The Court granted Gersh's motion to compel on February 9, 2021. (Doc. 232). The Court ordered Anglin to respond to Gersh's post-judgment interrogatories seeking information on Anglin's whereabouts, contact information, and assets for the time period from November 1, 2016 to the date of the Court's order. (Doc. 232, at 9-10). The Court also ordered Anglin to respond to Gersh's post-judgment discovery requests seeking the production of documents showing Anglin's income, expenses, assets, debts, debts, securities, cryptocurrency hodlings, domain name holdings, intellectual property assets, and other ownership assets held by Anglin for the time period from November 1, 2016 to the date of the Court's order. (Doc. 232, at 12-13).
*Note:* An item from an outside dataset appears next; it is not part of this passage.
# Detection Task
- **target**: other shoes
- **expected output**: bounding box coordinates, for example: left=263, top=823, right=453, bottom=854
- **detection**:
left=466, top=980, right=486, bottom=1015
The Court gave Anglin until April 1, 2021, within which to respond to Gersh's discovery requests and show cause why he should not be required to pay the reasonable expenses, including attorney fees, incured by Gersh in making her motion to compel. (Doc. 232, at 14).
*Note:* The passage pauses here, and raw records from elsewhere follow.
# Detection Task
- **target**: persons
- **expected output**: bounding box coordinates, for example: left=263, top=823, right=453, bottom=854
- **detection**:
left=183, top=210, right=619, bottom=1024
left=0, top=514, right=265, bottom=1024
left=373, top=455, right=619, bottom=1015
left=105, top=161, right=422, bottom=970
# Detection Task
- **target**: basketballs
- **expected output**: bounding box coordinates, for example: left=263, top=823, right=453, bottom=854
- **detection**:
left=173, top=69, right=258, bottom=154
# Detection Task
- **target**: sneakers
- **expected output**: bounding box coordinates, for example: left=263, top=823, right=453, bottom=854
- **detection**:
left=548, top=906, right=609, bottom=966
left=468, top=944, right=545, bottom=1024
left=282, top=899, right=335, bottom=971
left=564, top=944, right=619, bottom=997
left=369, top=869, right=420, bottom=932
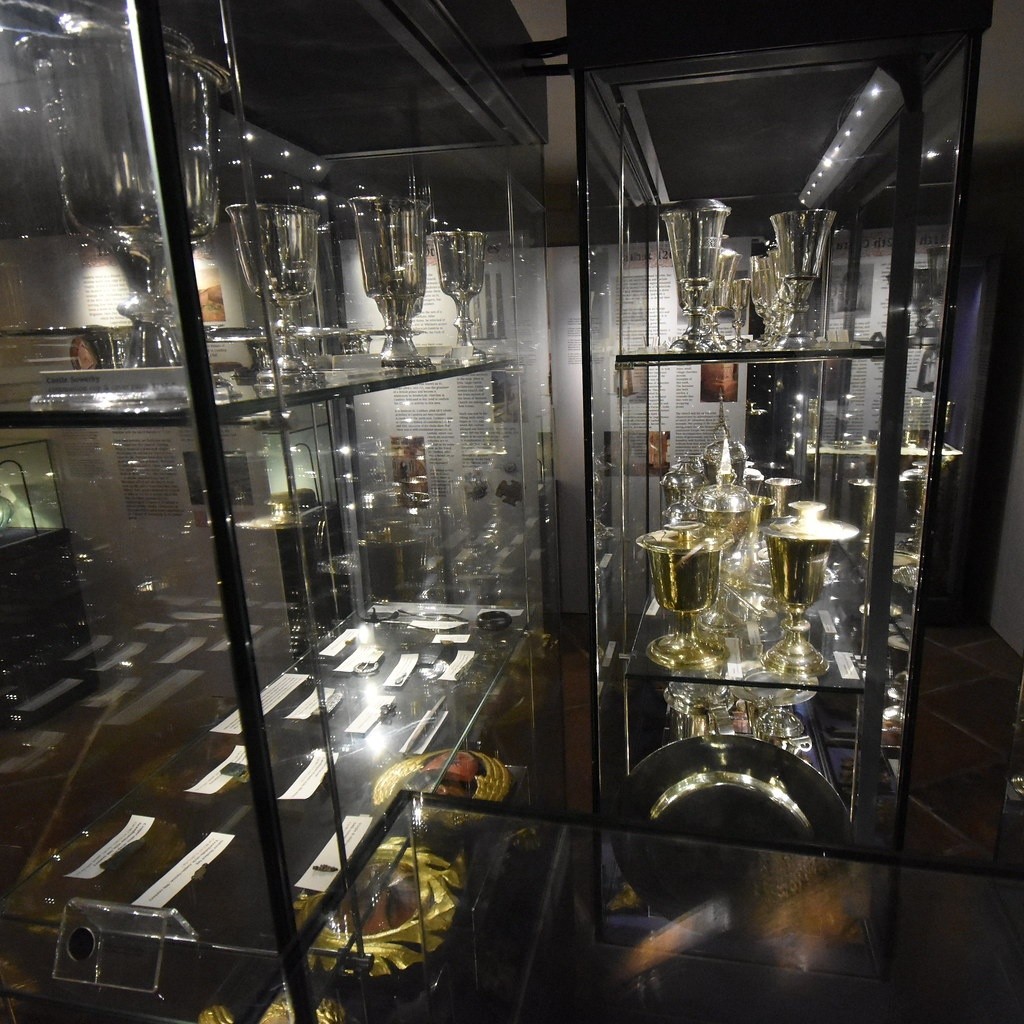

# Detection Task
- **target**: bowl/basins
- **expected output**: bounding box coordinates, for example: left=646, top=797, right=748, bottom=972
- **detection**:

Because Anglin does not have a physical mailing address, email address, or any other contact information on file with the Court, the Court ordered that counsel for Gersh be responsible for serving a copy of the February 9, 2021 order on Anglin and filing proof service with the Court. (Doc. 232, at 15). On February 12, 2021, Gersh filed a Certificate of Service attesting to service of a copy of the February 9, 2021 order upon Anglin at all his known mailing addresses by Federal Express. (Doc. 233-1; Doc. 236-1, at ¶ 17). Three packages were returned as undeliverable. (Doc. 236-5, at 12; Doc. 236-5, at 8; Doc. 236-5, at 10). However, Gersh has submitted Federal Express tracking receipts showing that two packages containing the February 9, 2021 order were successfully delivered on February 10, 2021 to physical addresses in Ohio. (Doc. 233-2, at 2 & 6; Doc. 236-2, at 9 & 13; Doc. 236-5, at 2). It appears that no signatures were required for delivery, and the packages were later returned to the shipper with new tracking numbers. (Doc. 236-5, at 4; Doc. 236-5, at 6).
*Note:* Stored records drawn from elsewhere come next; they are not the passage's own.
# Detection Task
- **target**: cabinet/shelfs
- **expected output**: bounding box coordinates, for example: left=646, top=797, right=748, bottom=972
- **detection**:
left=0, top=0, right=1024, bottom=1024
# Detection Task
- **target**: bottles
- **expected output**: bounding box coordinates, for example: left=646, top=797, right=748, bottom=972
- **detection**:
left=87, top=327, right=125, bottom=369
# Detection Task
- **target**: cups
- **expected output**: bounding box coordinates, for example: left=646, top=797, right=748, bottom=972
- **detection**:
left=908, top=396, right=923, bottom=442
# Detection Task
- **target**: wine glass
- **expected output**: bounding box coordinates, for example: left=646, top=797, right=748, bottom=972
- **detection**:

Anglin did not comply with or otherwise respond to to the Court's order by the April 1, 2021 deadline. (Doc. 236-1, at ¶ 21). On April 21, 2021, Gersh filed the pending motion asking the Court to hold Anglin in civil contempt based on Rule 37 of the Federal Rules of Civil Procedure and its inherent contempt power.(Doc. 235). Again, Gersh attempted to serve Anglin with a copy of the motion via Federal Express. (Doc. 235, at 4). Gersh requests that the Court find Anglin in contempt for failing to comply with the February 9, 2021 order, give Anglin thirty days to purge himself of the contempt, and direct that a bench warrant for Anglin's arrest be issued if he fails to purge himself of the contempt within the time specified. Gersh also asks the Court to enter judgment awarding her $8,232 for attorneys' fees incurred in making the motion to compel. (Doc. 236, at 6-7). Anglin has not responded to Gersh's motion, which is ripe for ruling. //
There has been no substantive docket activity in this case since April 21, 2021. Thus, as of the date of this Findings & Recommendation, the record reflects that Anglin still has not complied with or responded to the Court's February 9, 2021 order.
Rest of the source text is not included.